§ WORK INSTRUCTIONS
Answer these questions using the J. Clifford Baxter biography.
(a) In what city did Baxter die?
(b) During which years did he serve in the U.S. Air Force?
(c) In what year did he join Enron?
[Begin EXCERPTED PASSAGE]
- Born: September 27, 1958 Amityville, New York, U.S.
- Died: January 25, 2002 (aged 43) Sugar Land, Texas, U.S.
- Cause of death: Suicide
- Education: New York University (BA) Columbia University (MBA)
- Occupation: Employee at Enron

= J. Clifford Baxter =

Enron Corporation executive (1958–2002)

John Clifford "Cliff" Baxter (September 27, 1958 – January 25, 2002) was an Enron Corporation executive who resigned in May 2001 before committing suicide the following year. Prior to his death he had agreed to testify before Congress in the Enron scandal.

==Early life==

Baxter was born in Amityville, New York, and graduated from New York University. After graduating, he served in the U.S. Air Force from 1980 to 1985 and rose to the rank of captain. After he was discharged from the military, he enrolled at Columbia University where he received an MBA degree two years later. He worked in investment banking briefly before he joined Enron in 1991 where he rose to the executive position of chief strategy officer before his resignation.
[End EXCERPTED PASSAGE]
[Begin ENTRIES PROVIDED]
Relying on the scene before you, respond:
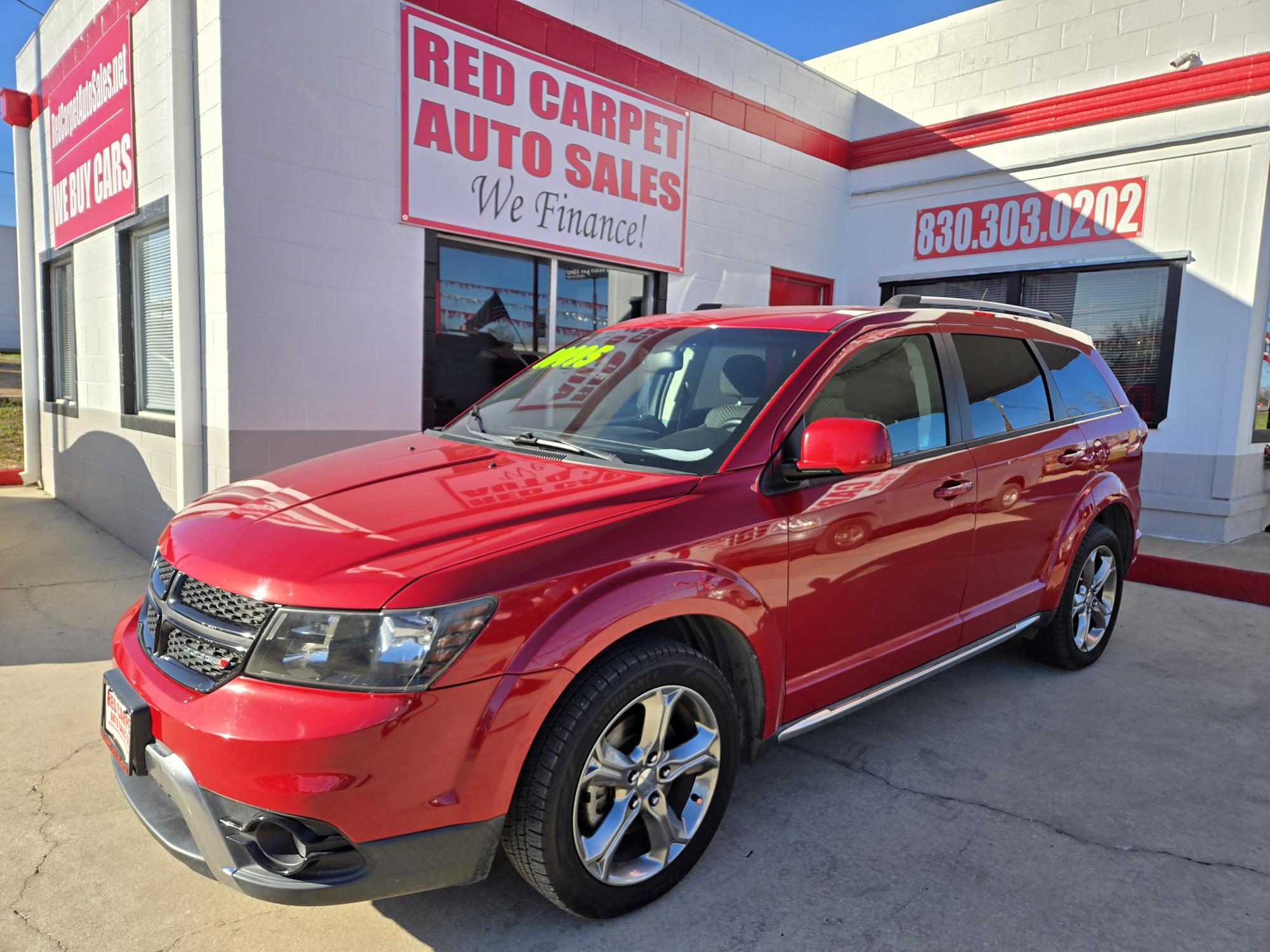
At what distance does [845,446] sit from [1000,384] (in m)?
1.59

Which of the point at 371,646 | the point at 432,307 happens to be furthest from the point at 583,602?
the point at 432,307

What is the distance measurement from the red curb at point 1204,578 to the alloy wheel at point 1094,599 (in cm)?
226

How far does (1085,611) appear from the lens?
4.45 m

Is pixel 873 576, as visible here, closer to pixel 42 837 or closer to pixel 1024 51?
pixel 42 837

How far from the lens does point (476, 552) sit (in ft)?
6.78

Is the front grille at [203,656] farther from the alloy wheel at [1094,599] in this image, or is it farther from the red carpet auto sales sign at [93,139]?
the red carpet auto sales sign at [93,139]

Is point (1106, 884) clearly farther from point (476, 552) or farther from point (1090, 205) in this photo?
point (1090, 205)

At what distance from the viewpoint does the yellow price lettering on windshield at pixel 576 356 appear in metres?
3.65

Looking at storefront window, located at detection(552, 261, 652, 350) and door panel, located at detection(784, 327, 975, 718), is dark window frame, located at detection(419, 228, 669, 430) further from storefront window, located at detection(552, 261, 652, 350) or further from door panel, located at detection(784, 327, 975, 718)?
door panel, located at detection(784, 327, 975, 718)

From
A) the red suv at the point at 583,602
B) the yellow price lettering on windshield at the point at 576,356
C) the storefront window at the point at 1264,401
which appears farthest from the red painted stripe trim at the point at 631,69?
the storefront window at the point at 1264,401

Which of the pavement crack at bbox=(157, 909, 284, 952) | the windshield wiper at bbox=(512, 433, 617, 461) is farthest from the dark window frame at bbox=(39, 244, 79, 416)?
the pavement crack at bbox=(157, 909, 284, 952)

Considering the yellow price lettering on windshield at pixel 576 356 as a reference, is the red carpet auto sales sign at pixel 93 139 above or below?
above

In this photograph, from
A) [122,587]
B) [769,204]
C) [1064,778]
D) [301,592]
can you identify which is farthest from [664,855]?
[769,204]

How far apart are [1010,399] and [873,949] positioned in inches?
99.2
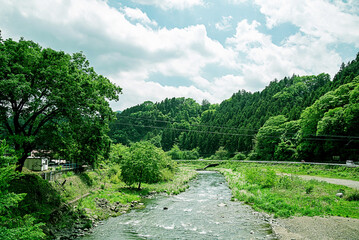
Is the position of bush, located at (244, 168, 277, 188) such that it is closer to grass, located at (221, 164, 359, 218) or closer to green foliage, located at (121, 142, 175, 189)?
grass, located at (221, 164, 359, 218)

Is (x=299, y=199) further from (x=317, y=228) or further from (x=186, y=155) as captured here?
(x=186, y=155)

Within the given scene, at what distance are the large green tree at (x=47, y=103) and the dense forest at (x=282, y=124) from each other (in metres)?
14.4

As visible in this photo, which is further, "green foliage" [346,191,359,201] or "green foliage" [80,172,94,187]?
"green foliage" [80,172,94,187]

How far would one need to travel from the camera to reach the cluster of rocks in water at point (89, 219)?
[End ENTRIES PROVIDED]
§ SOLUTION TO THIS PROBLEM
(a) Sugar Land, Texas
(b) 1980 to 1985
(c) 1991